Its also like you'd be trading in one problem for a host of others. I remember doing tests on 1GHz clock chips, and those things had to be absolutely PERFECT in order work correctly on the motherboard. They ate up a lot of power too. However, an asynchronous design would have its own traps. You can design a state machine for it an then minimize the states, but glitches will do a lot more harm on a chip that is running asynchronously. Plus you have to take into account that chips run at different speeds at different temperatures. I think we have a long way to go in the quality of individual electronic components before we can actually implement a modern processor that is asynchronous.
By the way, that Professor's name is John McDonald, and he's here at Rensselaer Polytechnic Institute.
-Montag
Hopefully Sun's "ships" and "flotillas" won't go the way of the Spanish Armada;-) Will this be the new way to measure? "Sure this one has 10k ships, but they're only frigates.
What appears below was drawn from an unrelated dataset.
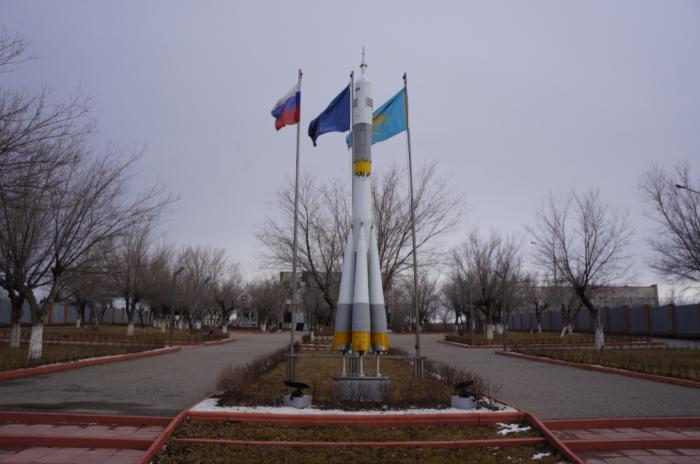 После того, как Союз Советских Социалистических Республик прекратил свое существование, Байконур попал в сложную ситуацию / Фото: joyreactor.cc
Even though this one only has 5k ships, they're all ships of the line."
If brevity is the soul of wit, then how does one explain Twitter?
That sound nice except that it would mean that games would run unplayably fast, since there is no clock to regulate the game speed. How would you write a game (or even a video/audio player) so that it would only run or play at a given speed. I wouldn't want to watch a movie at 20x normal speed just because the hardware is capable of it (though running Final Fantasy 8 for the PSX at 5 times normal would be nice).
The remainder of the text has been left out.